CHARTER OF THE
COMPENSATION AND NOMINATING COMMITTEE
OF THE BOARD OF DIRECTORS
Revised: January 2004
The purpose of this Committee is to provide advice and direction to the Board of Directors concerning the Company's compensation philosophy and policies, in general, and, in particular, compensation of directors and officers of the Company. It will advise the Board of Directors regarding succession planning for the Chief Executive Officer and nominations for additional or replacement directors. It will also periodically assess, or insure that the Board assesses, the Board as a body as well as individual members of the Board.
The Committee is responsible for reviewing and recommending an overall executive compensation strategy and a specific executive compensation plan. The objectives of the strategy and plan are to attract and retain the best possible executive talent, to motivate the Company's executives to achieve the goals inherent in its business strategy, to link executive and stockholder interests through equity-based plans and, to provide a compensation package that recognizes individual contributions as well as corporate, scientific, technical and financial performance.

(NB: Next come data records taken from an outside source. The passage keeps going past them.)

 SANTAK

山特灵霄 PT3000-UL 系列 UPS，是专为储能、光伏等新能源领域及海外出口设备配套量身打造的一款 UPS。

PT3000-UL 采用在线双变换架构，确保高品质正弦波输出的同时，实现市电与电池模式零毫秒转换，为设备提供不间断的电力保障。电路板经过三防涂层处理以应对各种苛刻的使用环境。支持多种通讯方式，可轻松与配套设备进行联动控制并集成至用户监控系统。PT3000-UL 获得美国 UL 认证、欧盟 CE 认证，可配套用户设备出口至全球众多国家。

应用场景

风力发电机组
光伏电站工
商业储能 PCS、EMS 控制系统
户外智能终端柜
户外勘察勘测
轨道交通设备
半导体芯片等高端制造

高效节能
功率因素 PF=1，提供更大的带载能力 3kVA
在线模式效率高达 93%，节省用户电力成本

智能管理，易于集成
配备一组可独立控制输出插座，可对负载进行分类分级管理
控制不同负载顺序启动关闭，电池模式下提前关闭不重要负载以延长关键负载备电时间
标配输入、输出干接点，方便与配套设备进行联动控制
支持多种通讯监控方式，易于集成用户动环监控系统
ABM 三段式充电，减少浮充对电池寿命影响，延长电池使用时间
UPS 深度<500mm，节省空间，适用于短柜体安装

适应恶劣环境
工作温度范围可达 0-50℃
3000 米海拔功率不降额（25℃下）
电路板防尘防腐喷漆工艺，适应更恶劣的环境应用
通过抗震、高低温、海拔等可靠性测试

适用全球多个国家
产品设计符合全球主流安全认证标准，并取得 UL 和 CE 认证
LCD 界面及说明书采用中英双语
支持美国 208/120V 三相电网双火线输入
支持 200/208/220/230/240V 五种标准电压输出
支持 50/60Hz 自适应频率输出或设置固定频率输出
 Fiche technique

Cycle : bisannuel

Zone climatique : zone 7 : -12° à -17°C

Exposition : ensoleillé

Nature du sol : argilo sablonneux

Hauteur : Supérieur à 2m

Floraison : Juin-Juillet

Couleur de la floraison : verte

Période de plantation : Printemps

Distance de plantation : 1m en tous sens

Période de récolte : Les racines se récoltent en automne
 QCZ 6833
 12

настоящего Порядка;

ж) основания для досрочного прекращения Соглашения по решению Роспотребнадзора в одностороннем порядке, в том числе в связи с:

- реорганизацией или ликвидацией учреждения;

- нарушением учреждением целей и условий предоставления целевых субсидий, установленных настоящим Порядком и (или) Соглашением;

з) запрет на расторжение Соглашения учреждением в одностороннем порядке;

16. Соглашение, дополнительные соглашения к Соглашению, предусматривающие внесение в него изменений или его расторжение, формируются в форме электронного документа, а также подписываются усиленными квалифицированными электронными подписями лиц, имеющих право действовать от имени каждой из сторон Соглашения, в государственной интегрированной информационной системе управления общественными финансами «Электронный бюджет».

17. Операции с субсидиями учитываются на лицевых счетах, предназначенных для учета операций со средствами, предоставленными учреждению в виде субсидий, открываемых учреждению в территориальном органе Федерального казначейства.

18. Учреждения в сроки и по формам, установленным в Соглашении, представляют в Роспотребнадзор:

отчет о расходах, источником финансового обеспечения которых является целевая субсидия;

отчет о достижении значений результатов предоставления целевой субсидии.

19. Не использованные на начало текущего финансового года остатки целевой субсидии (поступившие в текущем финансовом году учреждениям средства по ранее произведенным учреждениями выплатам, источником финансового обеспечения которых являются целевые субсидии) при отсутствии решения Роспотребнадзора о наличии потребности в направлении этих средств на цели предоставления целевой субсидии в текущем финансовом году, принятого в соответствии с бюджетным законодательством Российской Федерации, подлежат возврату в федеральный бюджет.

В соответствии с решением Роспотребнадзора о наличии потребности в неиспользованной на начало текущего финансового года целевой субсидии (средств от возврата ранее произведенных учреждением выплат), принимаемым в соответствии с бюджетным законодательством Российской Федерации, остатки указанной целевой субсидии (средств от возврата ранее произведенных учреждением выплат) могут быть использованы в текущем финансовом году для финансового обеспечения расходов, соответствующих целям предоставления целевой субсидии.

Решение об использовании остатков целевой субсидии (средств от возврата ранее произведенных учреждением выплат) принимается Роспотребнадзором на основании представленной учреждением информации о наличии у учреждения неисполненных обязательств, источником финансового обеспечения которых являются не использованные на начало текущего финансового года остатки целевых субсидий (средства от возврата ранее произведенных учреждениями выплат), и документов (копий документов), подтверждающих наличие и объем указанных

The Committee will recommend on the appropriate mix of elements of executive compensation including base salary, performance-based bonuses and stock options while taking into account the full compensation package afforded to the individual, including insurance and other employee benefits. The Committee will also make recommendations concerning the appropriate linkage of executive compensation to individual and corporate performance and financial returns to stockholders.
The Committee is also responsible for reviewing and making recommendations concerning an appropriate compensation structure for the Company's employees, including cash, benefits and equity compensation.
In addition, the Committee is responsible for governance and nomination matters including but not limited to (a) developing a succession plan for the Chief Executive Officer, (b) the annual performance appraisal of the Chief Executive Officer, Chief Financial Officer, the General Counsel of the Company and any other member of senior management selected for such appraisal by the Committee, (c) the annual performance appraisal of the Board and its members, and (d) the identification and process of selection of new members of the Board of Directors, as such need arises, including the evaluation of candidates recommended by stockholders in accordance with the Company's By-laws.
In order to facilitate fulfillment of its responsibilities, the Committee is authorized, at the Company's expense, to retain independent legal counsel and compensation consultants and experts for this purpose. The Company shall provide the Committee with appropriate funding to pay such experts and advisors retained by the Committee.
The Committee shall be comprised of not fewer than two members of the Company's Board of Directors, each of whom shall meet the independence and any other relevant requirements of the Nasdaq National Stock Market, the Securities Exchange Act of 1934 (the "Exchange Act"), and the rules and regulations of the Securities and Exchange Commission. The Chairman of the Board will nominate new members to the Committee from time to time, for ratification by the entire Board of Directors.
The Vice President of Human Development of the Company will provide support to the Committee as needed and as requested. The Committee will work with the Vice President of Human Development to develop proposals for consideration of the Board of Directors.
The Committee will determine the regularity and venue of its meetings. The Chairman of the Board of Directors will nominate the chairperson of the Committee, for ratification by the entire Board. The Committee's chairperson will determine the method by which decisions will be made by the Committee and under what circumstances (e.g., consensus, supermajority, majority).
Communications and Output
Resolutions of the Committee will be captured in minutes which will be filed with the records of the meetings of the Committees of the Board of Directors.
This Charter was adopted by the Board of Directors on January 16, 2003 and revised on January 15, 2004.